*** Opening of Data records ***
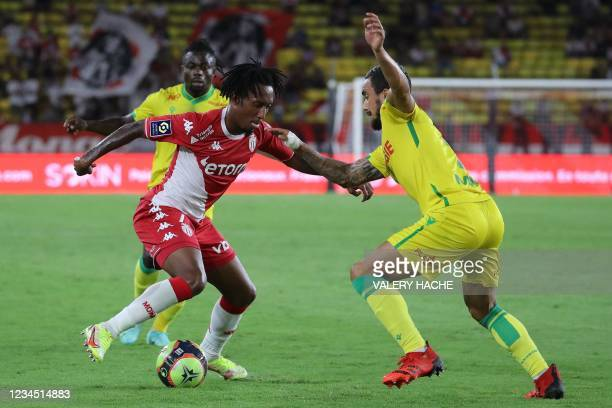 Monaco's Portugese midfielder Gelson Martins fights for the ball with Nantes' Brazilian defender Fabio Da Silva Pereira during the French L1 football...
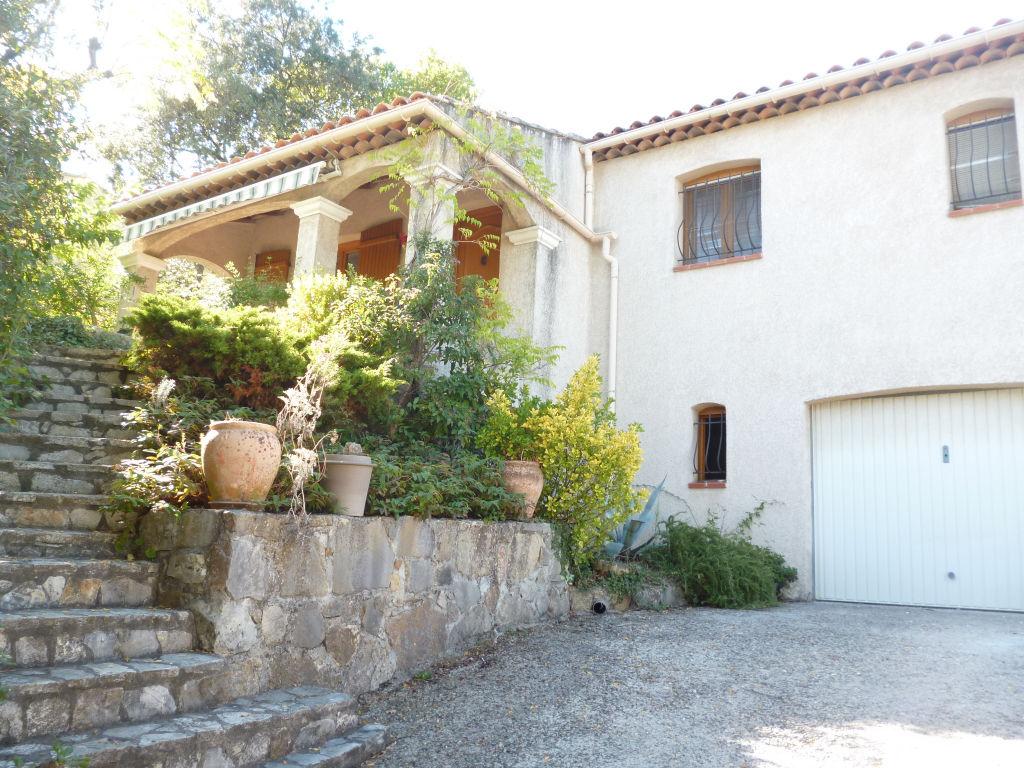 A voir Trans en Provence quartier calme villa F4 100m+sous sol 80m terrasse garage 480m terrain 299900€ Agence Idimmo 2 rue pierre clément(rue du tribunal) Draguignan 06.45.92.01.76 www.draguignan.idimmo.net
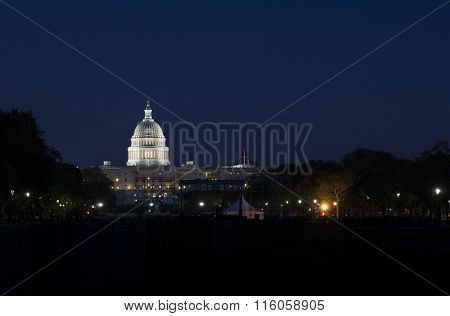 Night wiew of the US Capitol in Washington D.C.
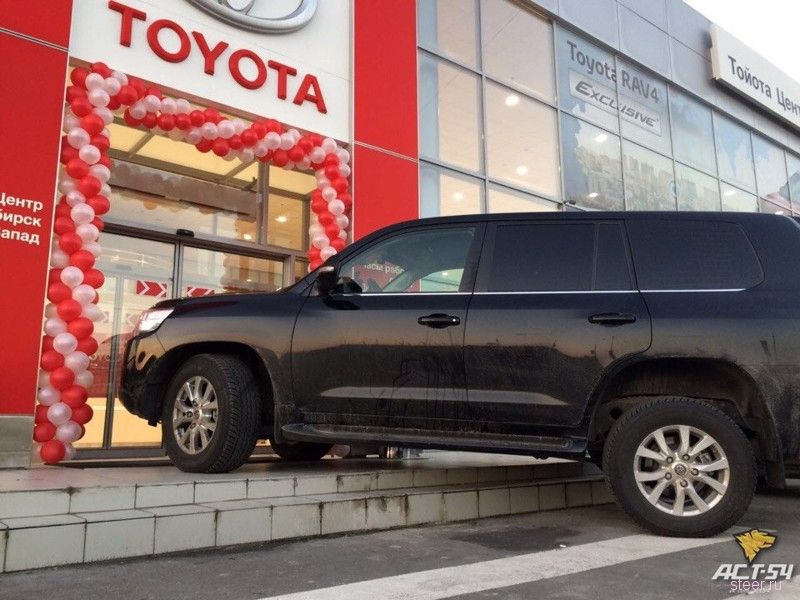 Владелец Ленд Крузера припарковал машину на крыльце автосалона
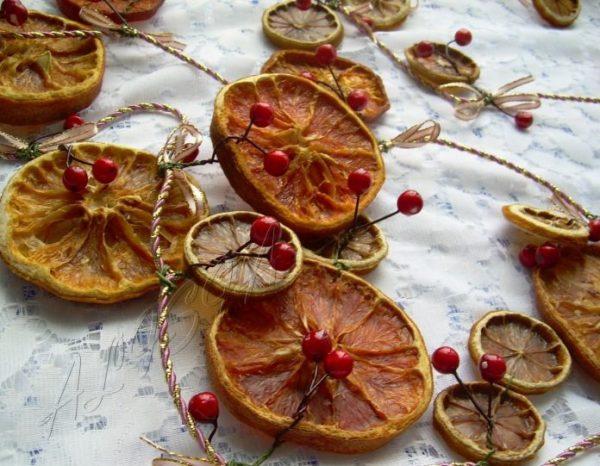 Гирлянда из цитрусовых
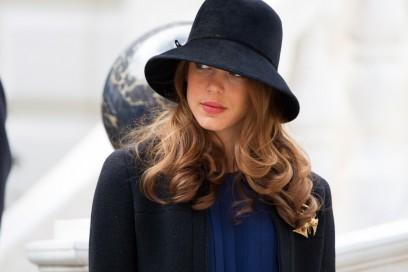 charlotte-casiraghi-cappello-olycom
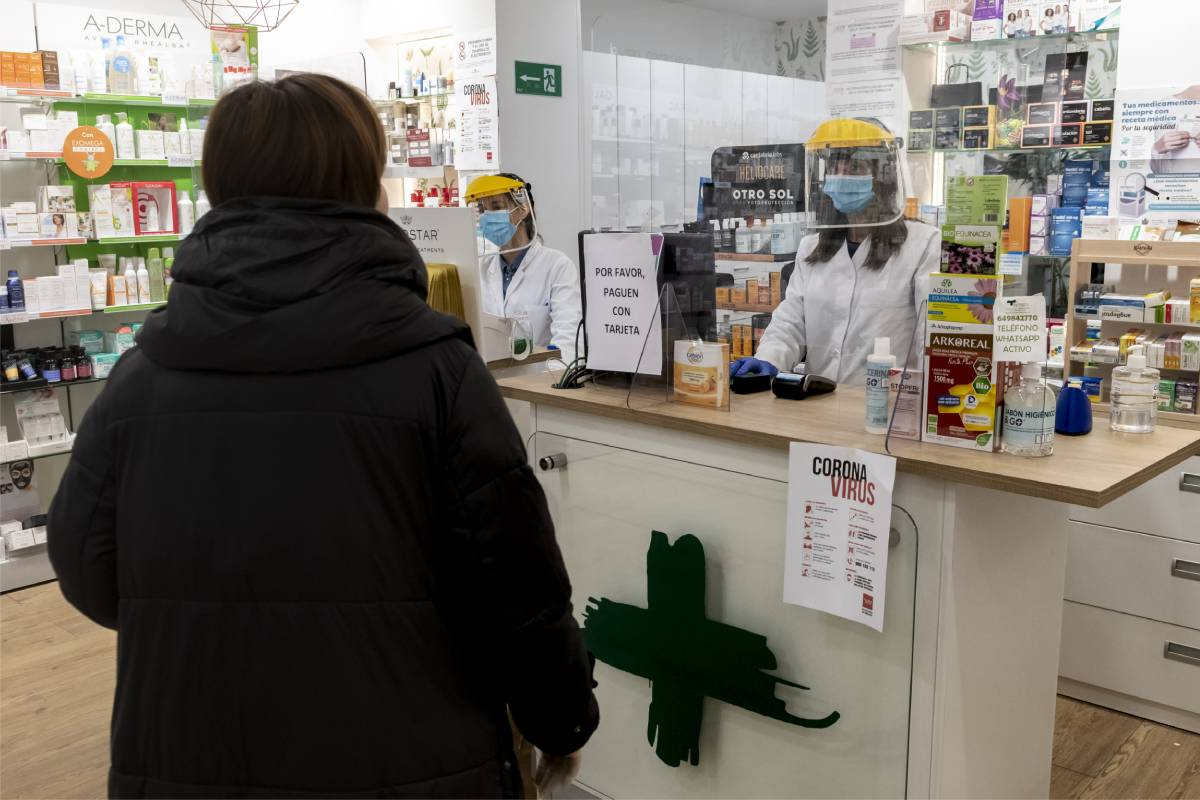 Las farmacias pueden acogerse a algunas fórmulas fiscales para capear el temporal durante la pandemia. Foto: J. L. Pindado.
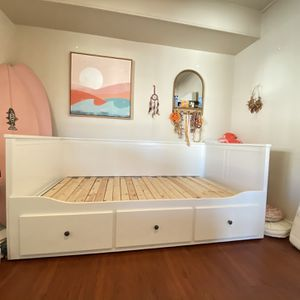 White three drawer IKEA day bed for Sale in Huntington Beach, CA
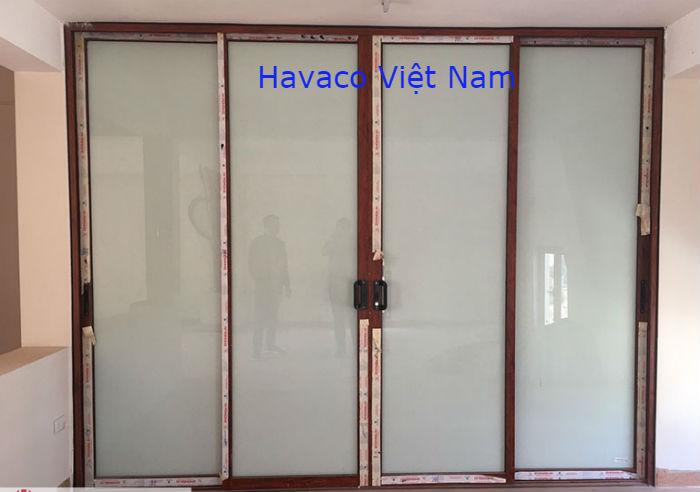 Cửa mở trượt màu vân gỗ hệ Xingfa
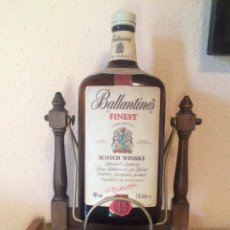 Botellas antiguas: BOTELLA BALLANTINES DECORATIVA. Lote 195197487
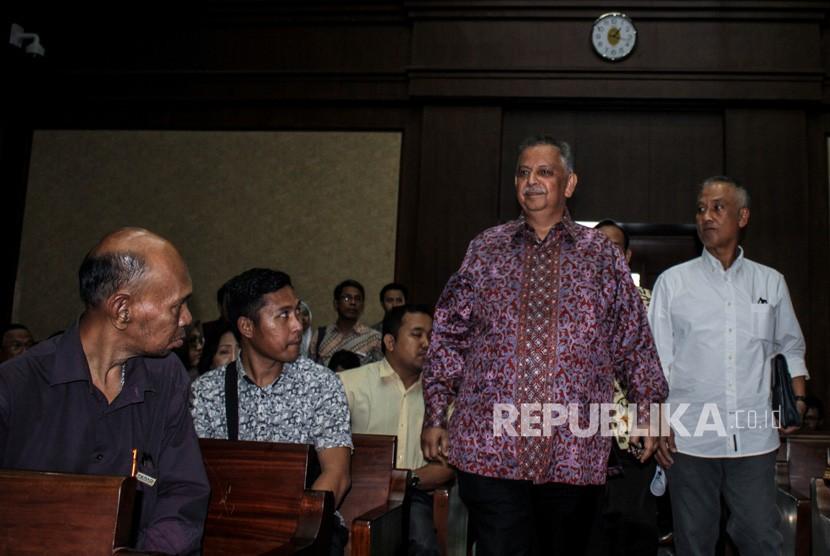 Direktur Utama PLN Sofyan Basir (kedua kanan) bersiap memberikan keterangan sebagai saksi dalam sidang kasus dugaan suap proyek PLTU Riau-1 dengan terdakwa Idrus Marham di Pengadilan Tipikor, Jakarta, Selasa (12/2/2019).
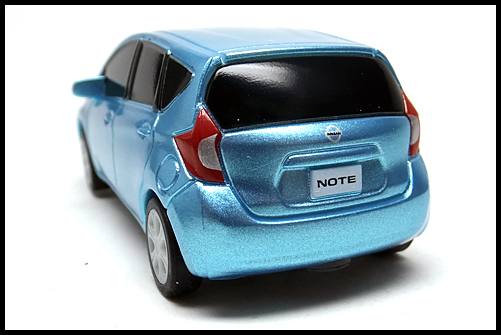 NISSAN_NOTE_PULLBACK_11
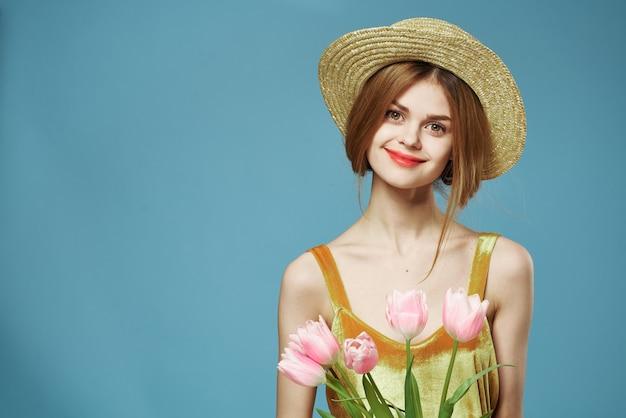 Mooie vrouw elegante stijl leuke levensstijl boeket bloemen blauwe achtergrond
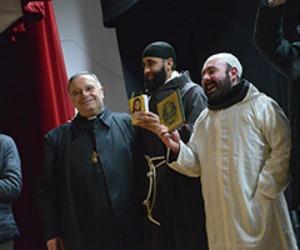 L'imam e il francescano si scambiano le vesti La paura può attendere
*** Close of Data records ***
* **Task directions**
Write the data above out again exactly, minus its pictures.

* **Task answer**
 Monaco's Portugese midfielder Gelson Martins fights for the ball with Nantes' Brazilian defender Fabio Da Silva Pereira during the French L1 football...
 A voir Trans en Provence quartier calme villa F4 100m+sous sol 80m terrasse garage 480m terrain 299900€ Agence Idimmo 2 rue pierre clément(rue du tribunal) Draguignan 06.45.92.01.76 www.draguignan.idimmo.net
 Night wiew of the US Capitol in Washington D.C.
 Владелец Ленд Крузера припарковал машину на крыльце автосалона
 Гирлянда из цитрусовых
 charlotte-casiraghi-cappello-olycom
 Las farmacias pueden acogerse a algunas fórmulas fiscales para capear el temporal durante la pandemia. Foto: J. L. Pindado.
 White three drawer IKEA day bed for Sale in Huntington Beach, CA
 Cửa mở trượt màu vân gỗ hệ Xingfa
 Botellas antiguas: BOTELLA BALLANTINES DECORATIVA. Lote 195197487
 Direktur Utama PLN Sofyan Basir (kedua kanan) bersiap memberikan keterangan sebagai saksi dalam sidang kasus dugaan suap proyek PLTU Riau-1 dengan terdakwa Idrus Marham di Pengadilan Tipikor, Jakarta, Selasa (12/2/2019).
 NISSAN_NOTE_PULLBACK_11
 Mooie vrouw elegante stijl leuke levensstijl boeket bloemen blauwe achtergrond
 L'imam e il francescano si scambiano le vesti La paura può attendere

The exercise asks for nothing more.